:: Dataset records ::
——

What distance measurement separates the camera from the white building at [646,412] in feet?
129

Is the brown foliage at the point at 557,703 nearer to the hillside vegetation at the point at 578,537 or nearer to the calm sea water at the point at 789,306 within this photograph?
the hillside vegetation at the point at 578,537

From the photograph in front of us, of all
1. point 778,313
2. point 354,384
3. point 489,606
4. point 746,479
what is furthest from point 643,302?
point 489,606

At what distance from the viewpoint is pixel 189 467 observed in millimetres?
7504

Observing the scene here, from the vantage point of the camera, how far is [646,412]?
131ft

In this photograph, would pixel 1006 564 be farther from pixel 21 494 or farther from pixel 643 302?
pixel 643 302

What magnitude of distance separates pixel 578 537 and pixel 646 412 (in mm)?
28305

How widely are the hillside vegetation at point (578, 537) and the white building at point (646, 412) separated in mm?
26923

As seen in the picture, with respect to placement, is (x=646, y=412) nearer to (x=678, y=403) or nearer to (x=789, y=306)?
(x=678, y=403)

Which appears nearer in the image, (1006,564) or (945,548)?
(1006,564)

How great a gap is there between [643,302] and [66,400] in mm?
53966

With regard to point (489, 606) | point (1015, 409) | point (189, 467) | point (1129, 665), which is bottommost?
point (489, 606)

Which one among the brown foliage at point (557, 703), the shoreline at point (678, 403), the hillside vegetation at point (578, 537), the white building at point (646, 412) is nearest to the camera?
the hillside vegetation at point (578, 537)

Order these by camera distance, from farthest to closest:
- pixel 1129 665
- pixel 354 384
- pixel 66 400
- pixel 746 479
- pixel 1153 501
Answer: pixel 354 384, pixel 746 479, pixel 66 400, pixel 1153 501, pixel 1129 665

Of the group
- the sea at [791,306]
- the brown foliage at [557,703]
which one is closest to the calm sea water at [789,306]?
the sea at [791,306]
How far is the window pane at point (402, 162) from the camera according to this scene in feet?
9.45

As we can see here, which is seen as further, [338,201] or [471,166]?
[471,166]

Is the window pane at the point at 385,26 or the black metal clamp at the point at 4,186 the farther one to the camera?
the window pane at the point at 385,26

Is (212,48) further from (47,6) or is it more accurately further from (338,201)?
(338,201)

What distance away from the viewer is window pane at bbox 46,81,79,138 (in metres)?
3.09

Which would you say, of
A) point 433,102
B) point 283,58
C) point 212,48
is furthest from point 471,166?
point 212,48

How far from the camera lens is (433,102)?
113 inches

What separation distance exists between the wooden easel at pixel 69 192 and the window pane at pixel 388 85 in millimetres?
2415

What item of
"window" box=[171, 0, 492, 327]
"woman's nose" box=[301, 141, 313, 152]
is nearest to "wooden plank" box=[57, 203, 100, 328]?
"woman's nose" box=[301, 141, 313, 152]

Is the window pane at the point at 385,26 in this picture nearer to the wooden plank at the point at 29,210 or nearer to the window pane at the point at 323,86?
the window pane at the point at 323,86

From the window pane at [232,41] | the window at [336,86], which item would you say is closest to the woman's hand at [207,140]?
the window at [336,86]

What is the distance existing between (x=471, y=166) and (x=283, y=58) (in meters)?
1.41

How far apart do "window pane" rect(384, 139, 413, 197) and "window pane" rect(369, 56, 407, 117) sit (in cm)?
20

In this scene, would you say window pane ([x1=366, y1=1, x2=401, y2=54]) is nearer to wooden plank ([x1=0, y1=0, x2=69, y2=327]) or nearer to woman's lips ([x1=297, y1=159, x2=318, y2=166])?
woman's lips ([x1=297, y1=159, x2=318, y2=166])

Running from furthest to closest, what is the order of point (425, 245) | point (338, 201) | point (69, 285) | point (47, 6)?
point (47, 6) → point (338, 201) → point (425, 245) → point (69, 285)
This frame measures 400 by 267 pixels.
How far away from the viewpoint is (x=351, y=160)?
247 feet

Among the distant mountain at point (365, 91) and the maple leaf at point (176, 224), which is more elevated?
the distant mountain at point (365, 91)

——

:: Given instruction ::
Please reproduce the records word for word, from the line containing "This frame measures 400 by 267 pixels." through the last line of the records, including both.

:: Result of this exercise ::
This frame measures 400 by 267 pixels.
How far away from the viewpoint is (x=351, y=160)?
247 feet

Among the distant mountain at point (365, 91) and the maple leaf at point (176, 224), which is more elevated?
the distant mountain at point (365, 91)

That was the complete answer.